Every skill that makes me a good programmer is a skill I learned from counted cross stitch. I learned to be patient while working on a very large project that takes several years. To give an idea of scale, the dragon picture in this post is a project that I draped over my 15-inch Mac Book Pro and the edges spill over the sides by several inches. I learned how to mentally break down the project into manageable parts so that I did not get overwhelmed and confused. I learned how to organize my space and my tools to optimize my time. I learned to “debug” my designs because no matter how hard you concentrate, you will make mistakes. If you just keep following the pattern like a robot, your design won’t render properly.

This weekend was the first time I brought a counted cross stitch project to a conference and worked on it while listening to a session. I find that I can focus far better while cross stitching than I can while I have a computer in front of me because I get so focused on the screen that I tune out what is being said. I have been told it is rude to cross stitch in class or at conferences even though it is not considered rude to chat on Twitter.

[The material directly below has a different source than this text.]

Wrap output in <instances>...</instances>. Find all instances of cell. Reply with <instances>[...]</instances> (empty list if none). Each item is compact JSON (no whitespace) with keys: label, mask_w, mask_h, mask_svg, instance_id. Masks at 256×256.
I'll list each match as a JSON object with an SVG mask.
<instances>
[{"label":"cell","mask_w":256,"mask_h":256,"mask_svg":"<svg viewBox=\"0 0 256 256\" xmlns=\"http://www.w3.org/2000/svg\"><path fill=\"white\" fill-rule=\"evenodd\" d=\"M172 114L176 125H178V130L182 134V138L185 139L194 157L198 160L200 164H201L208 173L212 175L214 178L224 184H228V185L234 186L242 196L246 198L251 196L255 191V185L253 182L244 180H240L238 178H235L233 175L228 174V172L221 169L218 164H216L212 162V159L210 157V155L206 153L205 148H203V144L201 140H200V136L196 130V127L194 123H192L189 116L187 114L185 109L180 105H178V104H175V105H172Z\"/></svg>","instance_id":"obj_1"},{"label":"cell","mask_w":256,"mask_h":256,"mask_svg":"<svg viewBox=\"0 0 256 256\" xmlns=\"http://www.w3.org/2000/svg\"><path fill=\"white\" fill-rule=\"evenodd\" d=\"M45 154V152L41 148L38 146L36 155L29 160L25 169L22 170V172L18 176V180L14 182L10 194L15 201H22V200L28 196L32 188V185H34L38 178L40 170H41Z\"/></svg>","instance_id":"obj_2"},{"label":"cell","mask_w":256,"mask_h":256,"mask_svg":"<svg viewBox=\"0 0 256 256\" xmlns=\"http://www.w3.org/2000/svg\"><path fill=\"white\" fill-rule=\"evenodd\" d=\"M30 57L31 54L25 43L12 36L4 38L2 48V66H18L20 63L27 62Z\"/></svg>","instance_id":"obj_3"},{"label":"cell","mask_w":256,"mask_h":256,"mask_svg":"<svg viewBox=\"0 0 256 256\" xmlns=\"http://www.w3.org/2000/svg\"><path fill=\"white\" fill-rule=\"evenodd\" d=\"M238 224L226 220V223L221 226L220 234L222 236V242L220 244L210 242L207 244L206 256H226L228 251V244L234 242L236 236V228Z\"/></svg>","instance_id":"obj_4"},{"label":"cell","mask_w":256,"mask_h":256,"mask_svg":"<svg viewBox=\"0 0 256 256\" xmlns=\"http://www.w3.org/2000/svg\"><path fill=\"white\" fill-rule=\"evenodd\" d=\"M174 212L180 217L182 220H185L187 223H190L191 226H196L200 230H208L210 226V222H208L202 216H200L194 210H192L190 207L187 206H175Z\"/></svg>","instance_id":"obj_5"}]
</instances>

I want to thank Mark D. for giving me the courage to write this post. I am tired of feeling ashamed of a hobby that has been a large part of my life for 25 years that has given me all the tools I need to continue to do what I want to do. I hope that one day people won’t be judged on their hobbies or how they decide to spend their free time, because often those are the things that shape us into the people we are.